How really to describe chocolate sauce, especially one that works out so nicely. This one uses cream, but I could see it using a coconut or almond alternative. That I should try at some point to see how those flavors play in this. I’ve been making this for a few years as a drizzle for angel food cake, and recently as a way to make my own chocolate sauce for mochas.
- 1/2 C Baking Cocoa
- 1 C Granulated Sugar
- 1t Cinnamon
- 1/2 C Water
- 1/4 C Heavy Cream (Light works as well)
- 1T Kahlua
In a small saucepan  combine the cocoa, sugar, cinnamon and water. Mix well . Bring to a boil over medium heat and stir constantly for 5 minutes once it boils. Remove from heat and add the cream and kahlua. Let it cool completely  and then store it in a tight sealing container.
And now for some notes.
 I use a saucier. This is far from being fancy, more of an accident, but now I can recommend it and seem fancy. This distributes the heat well, but also by design it is a lot easier to stir in. If you get the right shape one, these are also great for steaming things in (with a basket) or heating soups in. Mine in an integral part of my cooking routine for a lot of things outside of sauces due to the distribution of heat.
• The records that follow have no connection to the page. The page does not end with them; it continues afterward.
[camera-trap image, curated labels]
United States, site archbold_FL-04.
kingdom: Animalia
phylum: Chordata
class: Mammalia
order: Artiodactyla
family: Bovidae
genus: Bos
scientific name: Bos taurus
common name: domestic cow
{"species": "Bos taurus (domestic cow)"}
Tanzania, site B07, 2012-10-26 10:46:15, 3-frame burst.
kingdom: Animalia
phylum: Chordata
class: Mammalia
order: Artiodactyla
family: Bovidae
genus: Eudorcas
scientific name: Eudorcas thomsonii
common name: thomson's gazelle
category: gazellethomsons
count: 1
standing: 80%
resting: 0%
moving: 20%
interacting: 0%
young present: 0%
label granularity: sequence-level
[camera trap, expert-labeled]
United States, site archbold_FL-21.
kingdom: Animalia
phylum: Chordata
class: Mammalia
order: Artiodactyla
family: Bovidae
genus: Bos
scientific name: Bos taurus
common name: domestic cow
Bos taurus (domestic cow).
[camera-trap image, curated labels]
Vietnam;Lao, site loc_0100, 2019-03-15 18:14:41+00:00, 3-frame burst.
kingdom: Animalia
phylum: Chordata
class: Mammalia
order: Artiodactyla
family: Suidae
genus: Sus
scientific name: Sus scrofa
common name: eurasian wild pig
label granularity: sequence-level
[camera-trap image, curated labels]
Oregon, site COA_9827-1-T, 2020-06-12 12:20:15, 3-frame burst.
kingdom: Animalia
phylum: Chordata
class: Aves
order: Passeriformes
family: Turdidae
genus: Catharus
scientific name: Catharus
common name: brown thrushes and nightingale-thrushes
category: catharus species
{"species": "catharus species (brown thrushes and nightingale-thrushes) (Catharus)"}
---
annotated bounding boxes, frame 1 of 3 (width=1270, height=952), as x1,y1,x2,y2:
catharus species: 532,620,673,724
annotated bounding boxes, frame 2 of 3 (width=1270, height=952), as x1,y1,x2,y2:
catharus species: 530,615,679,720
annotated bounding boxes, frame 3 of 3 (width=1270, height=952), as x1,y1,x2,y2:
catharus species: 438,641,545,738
 Yeah right. Ever try to mix cold ingredients? Just turn the heat on and stir. Ideally you have it all mixed before this boils.
 I find this is easier to pour when molten. I store it in a 1 pint Ball jar, and put a spoon in it prior to pouring in the hot liquid.
When making a mocha with this, I’ll use about 1T of the sauce — maybe 4t. It’s all ‘ish’. I’ve also taken to putting a few drops of peppermint extract to have my own peppermint mocha. Yum!